Expo 2015 e l’alimentazione sostenibile

alimentazione-sostenibileSostenibile è una parola che viene sempre più usata in vari settori. Si parla di agricoltura sostenibile per indicare un sistema di produzione che sia positivo per l’ambiente e per le persone, umano sia per gli animali che per i lavoratori alimentari e agricoli, che supporti le comunità rurali e urbane fiorenti. In altre parole, è la produzione di alimenti e di prodotti vegetali o animali fatta utilizzando delle tecniche che tutelano l’ambiente, la salute pubblica, le comunità umane e il benessere degli animali. Si tratta di un modo di produzione alimentare che genera ricchezza garantendo che le generazioni future possano fare lo stesso e che è completamente contrapposto a quello industriale, invece altamente sfruttante delle risorse.

Si può raggiungere un sistema alimentare che sia ecosostenibile? In teoria “si”, il mondo potrebbe produrre abbastanza cibo da nutrirsi in modo sostenibile. Certo è che ci sono degli ostacoli forti a questa cosa, soprattutto da un punto di vista politico.

L’Expo 2015 di Milano sarà un po’ la vetrina mondiale dell’Italia e del cibo italiano per i prossimi mesi di durata dell’evento e potrebbe essere la vetrina giusta per dare ancora più sensibilità verso questo argomento.

Il tema al centro della più grande manifestazione fieristica del mondo sarà “Nutrire il Pianeta, Energia per la Vita”, un momento prezioso per confrontarsi e per capire che ci sono due realtà con cui dobbiamo fare tutti i giorni i conti: se da un lato c’è chi muore di fame, dall’altro c’è chi ha seri problemi di salute legati ad un’alimentazione scorretta – ogni anno, in tutto il mondo, quasi 3 milioni di persone muoiono per obesità).
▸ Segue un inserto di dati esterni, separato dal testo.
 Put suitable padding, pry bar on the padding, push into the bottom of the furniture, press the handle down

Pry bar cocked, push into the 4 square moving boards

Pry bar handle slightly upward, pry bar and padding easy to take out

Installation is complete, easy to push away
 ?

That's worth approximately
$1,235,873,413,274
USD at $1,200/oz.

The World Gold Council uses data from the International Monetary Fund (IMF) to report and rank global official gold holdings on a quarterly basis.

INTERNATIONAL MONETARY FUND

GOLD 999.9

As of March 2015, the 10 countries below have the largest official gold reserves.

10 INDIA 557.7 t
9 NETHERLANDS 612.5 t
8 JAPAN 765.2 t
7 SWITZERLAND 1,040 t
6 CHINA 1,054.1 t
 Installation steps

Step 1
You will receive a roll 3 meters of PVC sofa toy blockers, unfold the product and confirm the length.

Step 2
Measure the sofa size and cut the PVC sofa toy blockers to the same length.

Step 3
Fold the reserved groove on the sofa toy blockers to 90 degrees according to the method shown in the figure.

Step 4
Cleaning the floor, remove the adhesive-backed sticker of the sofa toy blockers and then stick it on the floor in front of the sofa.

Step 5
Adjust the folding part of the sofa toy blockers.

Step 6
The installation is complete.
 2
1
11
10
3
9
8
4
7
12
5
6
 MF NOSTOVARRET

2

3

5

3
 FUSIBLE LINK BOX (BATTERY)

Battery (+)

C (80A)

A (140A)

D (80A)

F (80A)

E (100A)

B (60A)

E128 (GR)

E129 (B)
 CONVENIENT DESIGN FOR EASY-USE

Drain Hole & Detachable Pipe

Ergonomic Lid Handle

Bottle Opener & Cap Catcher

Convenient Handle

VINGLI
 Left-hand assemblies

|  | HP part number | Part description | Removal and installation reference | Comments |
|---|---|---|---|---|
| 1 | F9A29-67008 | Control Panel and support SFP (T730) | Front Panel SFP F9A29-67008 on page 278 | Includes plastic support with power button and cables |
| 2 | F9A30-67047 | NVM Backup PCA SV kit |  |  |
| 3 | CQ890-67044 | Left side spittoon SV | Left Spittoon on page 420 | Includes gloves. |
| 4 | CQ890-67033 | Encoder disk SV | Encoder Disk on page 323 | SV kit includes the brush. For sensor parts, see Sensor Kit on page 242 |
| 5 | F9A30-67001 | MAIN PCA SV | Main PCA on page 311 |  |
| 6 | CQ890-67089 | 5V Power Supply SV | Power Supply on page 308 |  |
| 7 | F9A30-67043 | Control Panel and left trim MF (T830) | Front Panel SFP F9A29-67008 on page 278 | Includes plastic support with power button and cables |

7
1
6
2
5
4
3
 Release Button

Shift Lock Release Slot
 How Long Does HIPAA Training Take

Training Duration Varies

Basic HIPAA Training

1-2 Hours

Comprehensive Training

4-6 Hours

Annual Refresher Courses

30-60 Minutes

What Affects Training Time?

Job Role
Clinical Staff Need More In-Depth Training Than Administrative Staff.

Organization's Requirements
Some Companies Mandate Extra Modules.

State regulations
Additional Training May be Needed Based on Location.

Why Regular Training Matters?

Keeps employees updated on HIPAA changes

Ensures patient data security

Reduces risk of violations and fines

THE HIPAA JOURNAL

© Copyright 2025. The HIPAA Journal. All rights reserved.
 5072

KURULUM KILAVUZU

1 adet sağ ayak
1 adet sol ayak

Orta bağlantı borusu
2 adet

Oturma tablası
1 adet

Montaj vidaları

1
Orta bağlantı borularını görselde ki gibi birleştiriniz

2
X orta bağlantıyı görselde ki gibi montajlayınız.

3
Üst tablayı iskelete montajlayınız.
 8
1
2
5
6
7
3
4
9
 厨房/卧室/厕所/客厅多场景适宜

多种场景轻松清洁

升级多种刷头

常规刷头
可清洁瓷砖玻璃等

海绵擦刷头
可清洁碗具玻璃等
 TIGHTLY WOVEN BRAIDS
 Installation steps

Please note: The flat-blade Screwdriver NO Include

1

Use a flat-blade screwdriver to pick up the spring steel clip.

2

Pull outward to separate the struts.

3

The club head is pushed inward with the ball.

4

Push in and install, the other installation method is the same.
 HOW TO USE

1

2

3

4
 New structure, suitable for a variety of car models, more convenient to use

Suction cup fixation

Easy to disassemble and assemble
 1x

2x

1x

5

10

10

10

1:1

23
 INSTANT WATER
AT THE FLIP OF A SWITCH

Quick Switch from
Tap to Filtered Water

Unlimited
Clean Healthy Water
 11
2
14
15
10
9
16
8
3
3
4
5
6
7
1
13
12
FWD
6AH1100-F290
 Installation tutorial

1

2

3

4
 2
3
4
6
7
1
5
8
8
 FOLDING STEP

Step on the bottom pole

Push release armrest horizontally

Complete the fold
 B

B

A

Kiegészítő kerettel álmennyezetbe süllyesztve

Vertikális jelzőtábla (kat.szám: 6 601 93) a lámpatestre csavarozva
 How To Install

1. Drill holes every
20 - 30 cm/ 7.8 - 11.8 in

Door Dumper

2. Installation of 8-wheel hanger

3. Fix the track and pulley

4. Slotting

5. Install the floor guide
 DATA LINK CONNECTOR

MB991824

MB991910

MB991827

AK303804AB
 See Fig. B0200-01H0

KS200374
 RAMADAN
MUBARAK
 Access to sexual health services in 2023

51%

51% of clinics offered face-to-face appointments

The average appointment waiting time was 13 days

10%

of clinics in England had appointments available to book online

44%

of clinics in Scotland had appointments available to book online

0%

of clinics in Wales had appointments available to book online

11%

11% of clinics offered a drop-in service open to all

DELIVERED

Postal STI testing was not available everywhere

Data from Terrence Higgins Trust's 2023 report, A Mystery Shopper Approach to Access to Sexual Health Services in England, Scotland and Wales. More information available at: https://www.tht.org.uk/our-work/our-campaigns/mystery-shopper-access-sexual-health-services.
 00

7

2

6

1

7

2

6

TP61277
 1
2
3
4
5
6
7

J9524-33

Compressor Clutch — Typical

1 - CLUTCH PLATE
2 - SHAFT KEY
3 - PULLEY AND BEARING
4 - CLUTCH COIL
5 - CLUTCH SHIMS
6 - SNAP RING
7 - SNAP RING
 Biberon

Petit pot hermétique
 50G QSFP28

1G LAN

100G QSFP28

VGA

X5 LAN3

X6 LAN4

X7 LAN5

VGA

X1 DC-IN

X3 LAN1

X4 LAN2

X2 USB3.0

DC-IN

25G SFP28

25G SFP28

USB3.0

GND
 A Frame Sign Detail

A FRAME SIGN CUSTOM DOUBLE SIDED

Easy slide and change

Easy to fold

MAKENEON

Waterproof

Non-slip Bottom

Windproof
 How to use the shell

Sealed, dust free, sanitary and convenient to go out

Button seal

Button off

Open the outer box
Ecco perché l’Expo vuole promuovere delle scelte che siano sostenibili e che possano aiutare tutti a vivere una vita migliore, più sana.

Saranno cinque le aree tematiche che saranno dedicate al rapporto dell’uomo con il cibo: dal Padiglione Zero che racconta la nostra storia nei confronti del cibo fino al Padiglione Future Food District, che invece evidenzia in che maniera la tecnologia potrebbe cambiare la procedura di acquisto e di consumo del cibo.

Un evento unico nel suo genere, da non fallire, con il quale si può dare davvero una grande scossa alla percezione della sostenibilità nel mondo del cibo al fine di fare qualcosa di realmente positivo per il genere umano.